Excerpts of spatial question data:
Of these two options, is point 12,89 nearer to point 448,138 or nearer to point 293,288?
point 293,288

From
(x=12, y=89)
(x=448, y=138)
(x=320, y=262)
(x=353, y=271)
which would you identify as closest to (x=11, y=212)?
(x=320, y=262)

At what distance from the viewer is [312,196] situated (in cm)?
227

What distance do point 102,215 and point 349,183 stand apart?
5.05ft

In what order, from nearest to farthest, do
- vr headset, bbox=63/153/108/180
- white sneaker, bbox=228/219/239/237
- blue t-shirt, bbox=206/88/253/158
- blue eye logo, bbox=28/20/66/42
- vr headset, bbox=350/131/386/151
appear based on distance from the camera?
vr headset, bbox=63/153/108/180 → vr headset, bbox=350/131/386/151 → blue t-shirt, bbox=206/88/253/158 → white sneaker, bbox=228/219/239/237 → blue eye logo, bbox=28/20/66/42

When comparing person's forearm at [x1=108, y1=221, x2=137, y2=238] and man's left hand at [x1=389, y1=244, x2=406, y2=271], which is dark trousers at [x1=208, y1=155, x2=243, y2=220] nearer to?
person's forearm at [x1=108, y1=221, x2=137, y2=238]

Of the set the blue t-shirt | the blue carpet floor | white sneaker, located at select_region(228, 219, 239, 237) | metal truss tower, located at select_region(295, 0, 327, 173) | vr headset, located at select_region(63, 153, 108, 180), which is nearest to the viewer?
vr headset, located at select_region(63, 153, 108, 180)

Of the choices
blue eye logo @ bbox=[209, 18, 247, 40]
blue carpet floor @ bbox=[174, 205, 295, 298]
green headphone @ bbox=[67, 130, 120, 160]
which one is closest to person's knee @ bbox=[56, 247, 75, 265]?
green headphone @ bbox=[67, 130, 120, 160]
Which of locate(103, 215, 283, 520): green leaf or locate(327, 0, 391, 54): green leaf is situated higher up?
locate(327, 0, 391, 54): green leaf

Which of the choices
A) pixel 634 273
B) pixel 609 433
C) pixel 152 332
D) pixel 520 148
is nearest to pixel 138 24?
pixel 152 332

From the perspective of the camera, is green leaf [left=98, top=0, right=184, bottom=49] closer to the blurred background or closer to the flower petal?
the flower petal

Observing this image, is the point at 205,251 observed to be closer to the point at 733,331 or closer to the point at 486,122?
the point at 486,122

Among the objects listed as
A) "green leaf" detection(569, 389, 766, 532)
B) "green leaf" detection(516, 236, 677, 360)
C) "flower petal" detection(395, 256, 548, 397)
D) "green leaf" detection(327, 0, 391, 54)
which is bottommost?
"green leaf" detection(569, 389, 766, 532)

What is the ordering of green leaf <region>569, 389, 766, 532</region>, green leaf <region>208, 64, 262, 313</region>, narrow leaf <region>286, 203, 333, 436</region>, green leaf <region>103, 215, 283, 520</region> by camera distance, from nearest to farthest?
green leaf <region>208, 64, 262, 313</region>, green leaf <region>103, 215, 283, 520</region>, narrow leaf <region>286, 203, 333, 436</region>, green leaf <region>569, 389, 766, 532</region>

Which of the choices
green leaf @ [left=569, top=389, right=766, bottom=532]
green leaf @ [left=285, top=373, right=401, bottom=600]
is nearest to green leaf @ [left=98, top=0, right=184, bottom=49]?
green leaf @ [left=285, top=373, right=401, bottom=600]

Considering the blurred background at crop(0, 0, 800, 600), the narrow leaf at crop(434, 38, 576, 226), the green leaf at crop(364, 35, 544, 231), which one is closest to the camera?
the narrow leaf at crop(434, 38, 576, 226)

▸ Work to complete: Reproduce everything in the listing from its start down to the line containing "vr headset, bbox=63/153/108/180 →", substituting "lens" for "camera" and leaving all else unchanged.

▸ Exercise response:
Of these two options, is point 12,89 nearer to point 448,138 or nearer to point 293,288?
point 293,288

From
(x=12, y=89)
(x=448, y=138)
(x=320, y=262)
(x=353, y=271)
which would you identify as closest to (x=11, y=212)?
(x=320, y=262)

At what distance from the viewer is [312,196] situated (in cm)?
227

What distance do point 102,215 and point 349,183 stand apart?
5.05ft

In what order, from nearest to farthest, do
- vr headset, bbox=63/153/108/180
- white sneaker, bbox=228/219/239/237
- blue t-shirt, bbox=206/88/253/158
- blue eye logo, bbox=28/20/66/42
- vr headset, bbox=350/131/386/151
appear based on distance from the lens?
vr headset, bbox=63/153/108/180 → vr headset, bbox=350/131/386/151 → blue t-shirt, bbox=206/88/253/158 → white sneaker, bbox=228/219/239/237 → blue eye logo, bbox=28/20/66/42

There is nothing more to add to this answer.